[Rows from a spatial reasoning dataset]
◇ ◇ ◇ ◇ ◇ ◇ ◇

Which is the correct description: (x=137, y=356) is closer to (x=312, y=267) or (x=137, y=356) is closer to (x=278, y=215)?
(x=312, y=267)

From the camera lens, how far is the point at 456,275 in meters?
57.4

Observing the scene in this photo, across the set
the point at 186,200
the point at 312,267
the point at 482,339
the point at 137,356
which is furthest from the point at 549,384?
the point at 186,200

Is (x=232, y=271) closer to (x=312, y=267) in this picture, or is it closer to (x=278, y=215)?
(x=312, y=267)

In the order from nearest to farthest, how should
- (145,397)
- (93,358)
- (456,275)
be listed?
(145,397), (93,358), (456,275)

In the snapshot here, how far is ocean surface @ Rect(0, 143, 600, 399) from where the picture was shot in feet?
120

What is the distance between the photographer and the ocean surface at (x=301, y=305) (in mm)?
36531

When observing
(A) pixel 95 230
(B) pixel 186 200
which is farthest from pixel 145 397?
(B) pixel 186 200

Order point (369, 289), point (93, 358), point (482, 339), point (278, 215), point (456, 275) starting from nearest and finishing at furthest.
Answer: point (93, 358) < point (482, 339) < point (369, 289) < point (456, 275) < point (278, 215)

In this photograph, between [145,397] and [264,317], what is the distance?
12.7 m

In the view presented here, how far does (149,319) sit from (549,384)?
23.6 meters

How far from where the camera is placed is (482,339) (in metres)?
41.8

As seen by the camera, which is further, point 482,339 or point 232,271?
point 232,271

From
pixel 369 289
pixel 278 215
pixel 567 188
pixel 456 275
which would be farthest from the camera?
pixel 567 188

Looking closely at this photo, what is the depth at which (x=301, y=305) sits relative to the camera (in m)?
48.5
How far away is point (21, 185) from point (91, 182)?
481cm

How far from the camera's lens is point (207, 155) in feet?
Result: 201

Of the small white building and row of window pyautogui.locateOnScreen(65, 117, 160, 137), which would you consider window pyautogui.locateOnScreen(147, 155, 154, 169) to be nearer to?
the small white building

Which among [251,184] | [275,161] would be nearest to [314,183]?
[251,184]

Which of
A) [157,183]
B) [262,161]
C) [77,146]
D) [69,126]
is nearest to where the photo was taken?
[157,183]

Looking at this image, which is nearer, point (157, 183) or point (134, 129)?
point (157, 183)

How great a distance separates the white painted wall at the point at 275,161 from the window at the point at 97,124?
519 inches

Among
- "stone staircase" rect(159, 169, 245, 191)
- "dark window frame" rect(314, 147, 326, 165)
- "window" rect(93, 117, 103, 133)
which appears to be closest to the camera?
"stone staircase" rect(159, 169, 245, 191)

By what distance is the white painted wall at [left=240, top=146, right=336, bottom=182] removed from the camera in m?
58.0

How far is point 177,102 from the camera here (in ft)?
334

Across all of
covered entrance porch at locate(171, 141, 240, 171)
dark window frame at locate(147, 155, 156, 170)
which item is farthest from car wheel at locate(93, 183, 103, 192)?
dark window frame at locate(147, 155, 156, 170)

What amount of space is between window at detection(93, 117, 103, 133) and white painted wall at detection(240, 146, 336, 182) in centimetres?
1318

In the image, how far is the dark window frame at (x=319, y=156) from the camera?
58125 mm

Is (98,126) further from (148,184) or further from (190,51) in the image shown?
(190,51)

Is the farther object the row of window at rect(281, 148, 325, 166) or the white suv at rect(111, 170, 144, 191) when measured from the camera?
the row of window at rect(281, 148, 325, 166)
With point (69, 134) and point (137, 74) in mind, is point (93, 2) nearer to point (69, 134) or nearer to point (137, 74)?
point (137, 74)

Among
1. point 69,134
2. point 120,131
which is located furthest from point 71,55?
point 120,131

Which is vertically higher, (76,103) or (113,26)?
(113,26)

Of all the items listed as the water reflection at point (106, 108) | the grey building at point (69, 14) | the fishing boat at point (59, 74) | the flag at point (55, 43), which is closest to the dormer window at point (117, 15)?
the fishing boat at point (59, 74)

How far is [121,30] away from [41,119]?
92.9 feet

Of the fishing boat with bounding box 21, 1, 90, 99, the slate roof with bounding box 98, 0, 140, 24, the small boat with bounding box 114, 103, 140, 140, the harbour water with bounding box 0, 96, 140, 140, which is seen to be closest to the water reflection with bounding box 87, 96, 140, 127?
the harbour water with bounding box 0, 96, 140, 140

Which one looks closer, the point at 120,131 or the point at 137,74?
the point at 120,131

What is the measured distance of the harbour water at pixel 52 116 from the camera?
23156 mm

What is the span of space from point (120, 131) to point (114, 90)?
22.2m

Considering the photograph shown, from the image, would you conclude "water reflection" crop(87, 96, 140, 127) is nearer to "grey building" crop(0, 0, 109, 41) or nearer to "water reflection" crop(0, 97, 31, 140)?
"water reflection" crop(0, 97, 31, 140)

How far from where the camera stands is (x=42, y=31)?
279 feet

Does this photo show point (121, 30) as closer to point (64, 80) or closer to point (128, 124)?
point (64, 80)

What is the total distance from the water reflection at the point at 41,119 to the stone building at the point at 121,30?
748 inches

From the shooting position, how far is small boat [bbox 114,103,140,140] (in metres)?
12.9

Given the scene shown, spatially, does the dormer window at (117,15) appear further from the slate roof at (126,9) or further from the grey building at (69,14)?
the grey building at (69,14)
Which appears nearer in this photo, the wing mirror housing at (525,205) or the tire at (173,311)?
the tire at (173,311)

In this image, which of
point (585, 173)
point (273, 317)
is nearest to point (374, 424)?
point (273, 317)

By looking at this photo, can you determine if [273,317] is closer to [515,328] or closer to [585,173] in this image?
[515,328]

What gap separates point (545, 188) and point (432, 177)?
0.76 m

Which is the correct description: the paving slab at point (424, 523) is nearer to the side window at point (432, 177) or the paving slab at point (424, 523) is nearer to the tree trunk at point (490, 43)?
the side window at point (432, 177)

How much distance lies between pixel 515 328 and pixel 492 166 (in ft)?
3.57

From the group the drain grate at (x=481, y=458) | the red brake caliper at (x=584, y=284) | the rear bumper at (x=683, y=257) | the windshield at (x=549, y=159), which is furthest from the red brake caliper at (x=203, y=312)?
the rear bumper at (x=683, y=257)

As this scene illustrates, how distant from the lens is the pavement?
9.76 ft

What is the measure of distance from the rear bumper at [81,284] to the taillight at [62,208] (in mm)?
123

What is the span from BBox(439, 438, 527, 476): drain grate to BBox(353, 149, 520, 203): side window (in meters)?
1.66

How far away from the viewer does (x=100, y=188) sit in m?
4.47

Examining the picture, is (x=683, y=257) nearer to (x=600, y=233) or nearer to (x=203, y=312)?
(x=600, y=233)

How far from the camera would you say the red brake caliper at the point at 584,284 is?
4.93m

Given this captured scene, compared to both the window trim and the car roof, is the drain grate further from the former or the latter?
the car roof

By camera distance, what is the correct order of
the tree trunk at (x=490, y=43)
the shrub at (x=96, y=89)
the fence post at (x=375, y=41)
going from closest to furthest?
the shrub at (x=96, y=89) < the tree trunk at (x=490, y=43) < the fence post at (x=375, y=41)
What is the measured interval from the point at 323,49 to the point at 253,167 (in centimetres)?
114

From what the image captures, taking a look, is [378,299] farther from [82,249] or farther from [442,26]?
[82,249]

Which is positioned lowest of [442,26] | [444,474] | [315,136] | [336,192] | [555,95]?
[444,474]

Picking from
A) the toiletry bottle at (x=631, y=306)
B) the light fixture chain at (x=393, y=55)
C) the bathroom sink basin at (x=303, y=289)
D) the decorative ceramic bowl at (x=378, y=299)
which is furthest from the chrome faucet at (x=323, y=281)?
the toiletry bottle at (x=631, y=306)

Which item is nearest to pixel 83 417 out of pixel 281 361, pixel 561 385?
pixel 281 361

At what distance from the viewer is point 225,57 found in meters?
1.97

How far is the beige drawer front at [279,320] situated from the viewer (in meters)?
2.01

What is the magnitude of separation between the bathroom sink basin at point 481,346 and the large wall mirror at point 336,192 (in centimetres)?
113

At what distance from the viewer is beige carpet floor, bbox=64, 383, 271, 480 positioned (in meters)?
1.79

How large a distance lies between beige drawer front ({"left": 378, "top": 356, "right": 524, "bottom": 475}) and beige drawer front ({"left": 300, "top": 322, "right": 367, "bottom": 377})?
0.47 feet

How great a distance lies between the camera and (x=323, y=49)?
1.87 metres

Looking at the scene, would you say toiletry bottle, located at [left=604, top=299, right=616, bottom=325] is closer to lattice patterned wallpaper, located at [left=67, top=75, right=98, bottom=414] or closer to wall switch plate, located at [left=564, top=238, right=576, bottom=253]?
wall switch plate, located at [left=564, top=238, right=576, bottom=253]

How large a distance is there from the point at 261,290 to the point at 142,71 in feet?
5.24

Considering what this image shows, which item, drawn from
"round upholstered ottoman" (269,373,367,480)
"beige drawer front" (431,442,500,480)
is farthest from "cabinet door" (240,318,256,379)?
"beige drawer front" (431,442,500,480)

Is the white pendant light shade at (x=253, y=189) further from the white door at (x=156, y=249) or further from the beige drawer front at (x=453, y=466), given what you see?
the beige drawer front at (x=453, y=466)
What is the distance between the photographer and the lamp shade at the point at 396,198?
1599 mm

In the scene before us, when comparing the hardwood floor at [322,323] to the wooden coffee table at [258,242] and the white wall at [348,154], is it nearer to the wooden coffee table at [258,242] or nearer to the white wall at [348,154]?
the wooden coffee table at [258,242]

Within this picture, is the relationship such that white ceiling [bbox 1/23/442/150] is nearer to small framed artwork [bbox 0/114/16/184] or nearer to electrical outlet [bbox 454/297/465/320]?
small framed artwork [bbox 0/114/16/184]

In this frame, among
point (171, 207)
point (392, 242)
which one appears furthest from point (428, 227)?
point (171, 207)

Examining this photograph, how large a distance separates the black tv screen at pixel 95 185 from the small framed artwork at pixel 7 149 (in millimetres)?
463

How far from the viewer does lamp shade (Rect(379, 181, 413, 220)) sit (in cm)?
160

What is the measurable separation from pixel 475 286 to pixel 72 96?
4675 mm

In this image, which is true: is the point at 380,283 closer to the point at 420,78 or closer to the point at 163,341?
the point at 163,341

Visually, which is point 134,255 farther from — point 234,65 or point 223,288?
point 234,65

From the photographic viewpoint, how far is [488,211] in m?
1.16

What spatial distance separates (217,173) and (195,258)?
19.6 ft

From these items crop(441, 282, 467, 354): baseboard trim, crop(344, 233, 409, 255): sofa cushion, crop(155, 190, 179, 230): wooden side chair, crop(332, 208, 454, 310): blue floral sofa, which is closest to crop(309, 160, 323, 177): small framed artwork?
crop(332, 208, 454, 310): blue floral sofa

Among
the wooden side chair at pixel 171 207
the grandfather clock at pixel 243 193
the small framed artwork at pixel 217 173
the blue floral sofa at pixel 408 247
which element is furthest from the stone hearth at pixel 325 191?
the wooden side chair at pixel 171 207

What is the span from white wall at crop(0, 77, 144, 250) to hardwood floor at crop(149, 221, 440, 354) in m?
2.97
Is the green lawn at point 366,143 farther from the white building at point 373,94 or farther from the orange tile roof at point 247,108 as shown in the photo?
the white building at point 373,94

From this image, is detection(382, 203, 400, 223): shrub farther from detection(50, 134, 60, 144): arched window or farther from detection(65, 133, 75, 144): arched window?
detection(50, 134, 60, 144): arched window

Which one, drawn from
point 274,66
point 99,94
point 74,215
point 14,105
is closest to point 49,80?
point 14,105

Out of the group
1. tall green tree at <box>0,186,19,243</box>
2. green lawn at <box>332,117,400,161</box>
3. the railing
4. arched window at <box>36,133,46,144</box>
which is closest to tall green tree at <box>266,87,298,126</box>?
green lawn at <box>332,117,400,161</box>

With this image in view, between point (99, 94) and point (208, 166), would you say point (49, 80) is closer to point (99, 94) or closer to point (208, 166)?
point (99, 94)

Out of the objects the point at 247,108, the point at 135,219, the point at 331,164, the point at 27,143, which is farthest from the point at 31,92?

◇ ◇ ◇ ◇ ◇ ◇ ◇

• [WORK TO BE COMPLETED] Exactly and exclusively, repeat the lines from the line that contains "How far from the viewer" through the end of the records, both ends included.

• [FINISHED ANSWER]
How far from the viewer does lamp shade (Rect(379, 181, 413, 220)) sit (in cm)?
160

What is the measurable separation from pixel 475 286 to pixel 72 96?
4675 mm

In this image, which is true: is the point at 380,283 closer to the point at 420,78 or closer to the point at 163,341?
the point at 163,341

Visually, which is point 134,255 farther from — point 234,65 or point 223,288?
point 234,65

From the photographic viewpoint, how far is [488,211] in m?
1.16

What spatial distance separates (217,173) and (195,258)?
19.6 ft

From these items crop(441, 282, 467, 354): baseboard trim, crop(344, 233, 409, 255): sofa cushion, crop(155, 190, 179, 230): wooden side chair, crop(332, 208, 454, 310): blue floral sofa, which is closest to crop(309, 160, 323, 177): small framed artwork?
crop(332, 208, 454, 310): blue floral sofa

Among
the wooden side chair at pixel 171 207
the grandfather clock at pixel 243 193
the small framed artwork at pixel 217 173
the blue floral sofa at pixel 408 247
which element is furthest from the stone hearth at pixel 325 191?
the wooden side chair at pixel 171 207

What is the span from white wall at crop(0, 77, 144, 250) to hardwood floor at crop(149, 221, 440, 354) in m?
2.97
Is the green lawn at point 366,143 farther from the white building at point 373,94 or farther from the orange tile roof at point 247,108 as shown in the photo?
the white building at point 373,94

From this image, is detection(382, 203, 400, 223): shrub farther from detection(50, 134, 60, 144): arched window or farther from detection(65, 133, 75, 144): arched window?
detection(50, 134, 60, 144): arched window

Which one, drawn from
point 274,66
point 99,94
point 74,215
point 14,105
is closest to point 49,80?
point 14,105

Out of the group
1. tall green tree at <box>0,186,19,243</box>
2. green lawn at <box>332,117,400,161</box>
3. the railing
4. arched window at <box>36,133,46,144</box>
which is closest to tall green tree at <box>266,87,298,126</box>?
green lawn at <box>332,117,400,161</box>

With this image in view, between point (99, 94) and point (208, 166), would you say point (49, 80) is closer to point (99, 94) or closer to point (208, 166)?
point (99, 94)

Out of the objects the point at 247,108, the point at 135,219, the point at 331,164, the point at 27,143, which is farthest from the point at 31,92?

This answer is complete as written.